--- Begin Passage to read ---
Due to circumstances I binged the first 6 episodes and that was plenty to pull me in.

I was more than a little shocked at how dark and bloody the last episode suddenly turned. Referencing an anti-rape organization at the end seemed very disingenuous since they obviously did what they did for it's shock value, and not for some greater social good.


----------



## dianebrat (Jul 6, 2002)

Tivortex said:


> Due to circumstances I binged the first 6 episodes and that was plenty to pull me in.
> 
> I was more than a little shocked at how dark and bloody the last episode suddenly turned. Referencing an anti-rape organization at the end seemed very disingenuous since they obviously did what they did for it's shock value, and not for some greater social good.


I have to disagree, they simply went with a very integral part of the book and treated in a way that I thought was well done at expressing the violence and horror of the event that Julia had worked hard to have hidden from her memories (for IMO good reason)

I also respect them for properly putting up disclaimers and then support information after the show, they never advertised "and you'll never believe what happens next!" in any of their advertising.


----------



## KDeFlane (Jan 29, 2014)

holy balls! what a cliffhanger ending!

It took me a week to get caught up, and I resisted the temptation to peak at this thread. I'm glad I did.
--- End Passage to read ---
--- Begin Information shown ---
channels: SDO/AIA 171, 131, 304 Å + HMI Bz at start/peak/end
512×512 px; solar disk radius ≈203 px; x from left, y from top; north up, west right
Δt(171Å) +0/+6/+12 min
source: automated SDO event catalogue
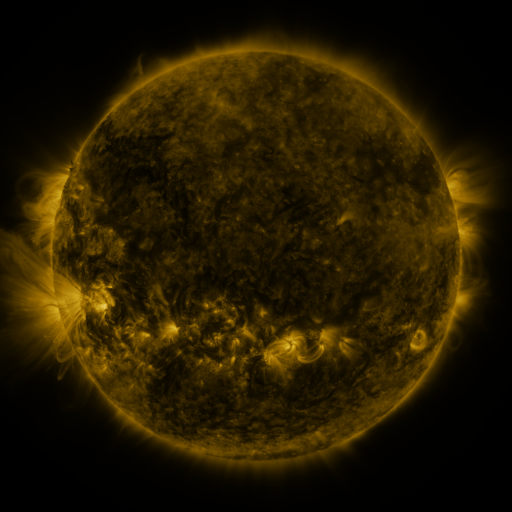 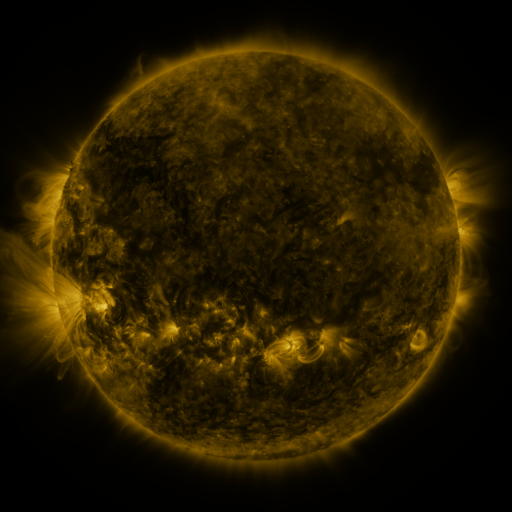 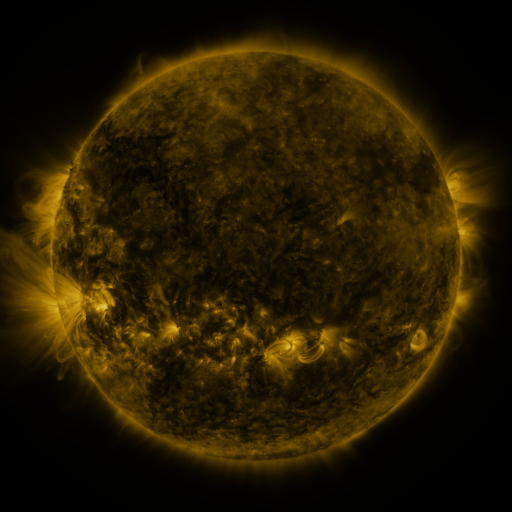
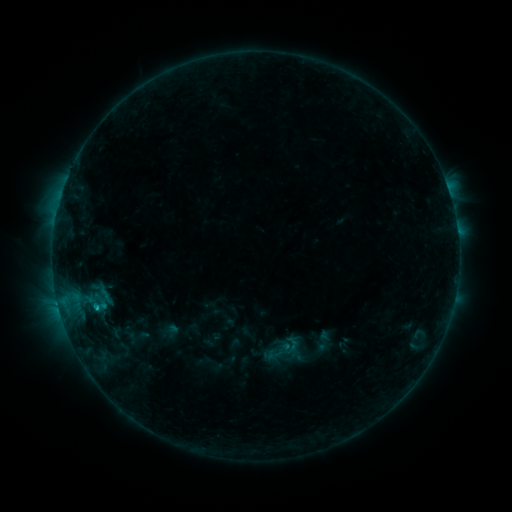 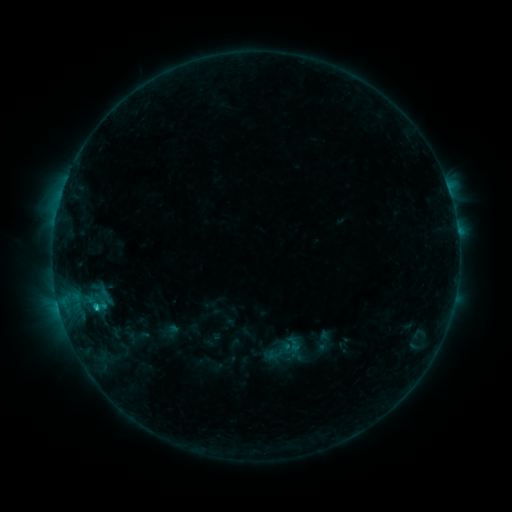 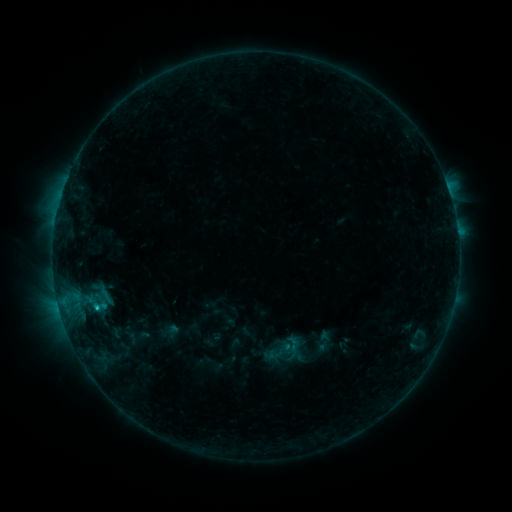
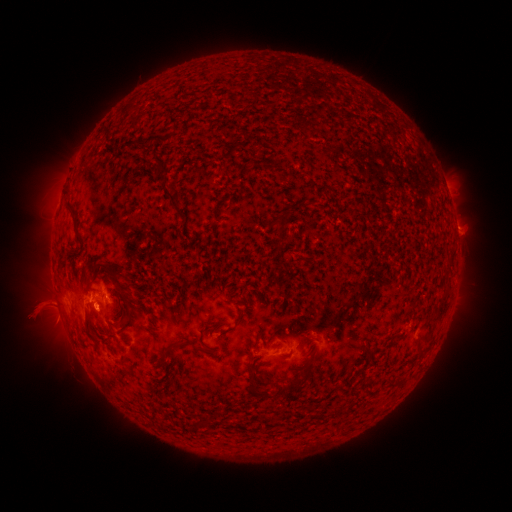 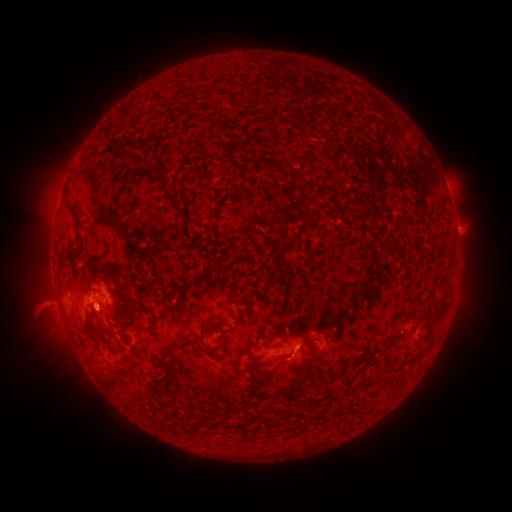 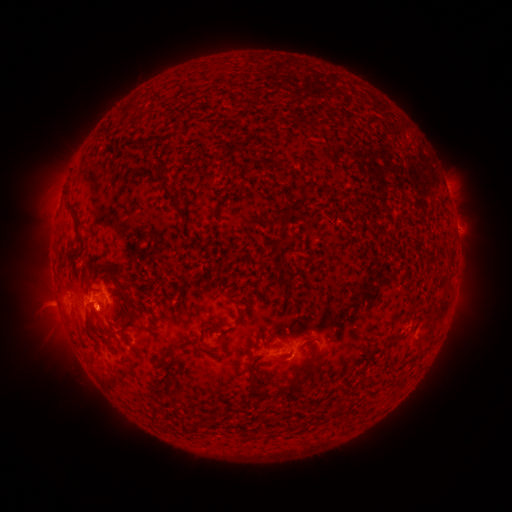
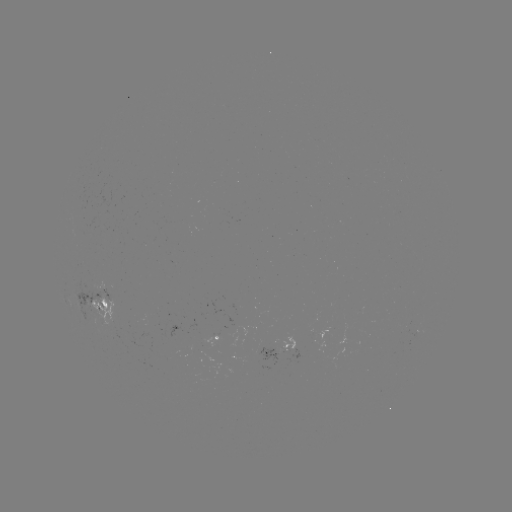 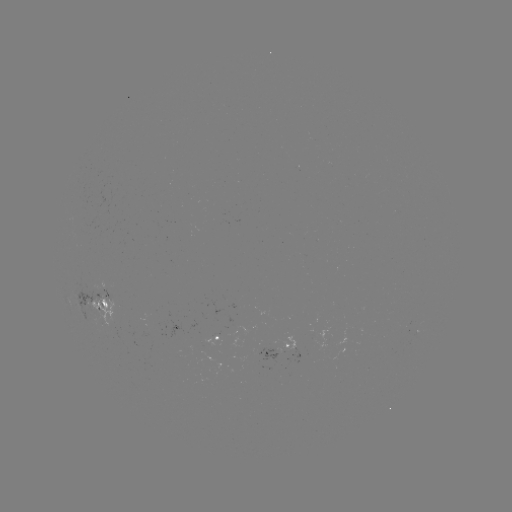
--- End Information shown ---
> To do:
a) According to the forum thread, how many episodes did Tivortex binge?
b) Print the stretch of the forum thread from "I have to disagree, they" through "IMO good reason)".

> The replies:
a) The first 6 episodes.

b)
I have to disagree, they simply went with a very integral part of the book and treated in a way that I thought was well done at expressing the violence and horror of the event that Julia had worked hard to have hidden from her memories (for IMO good reason)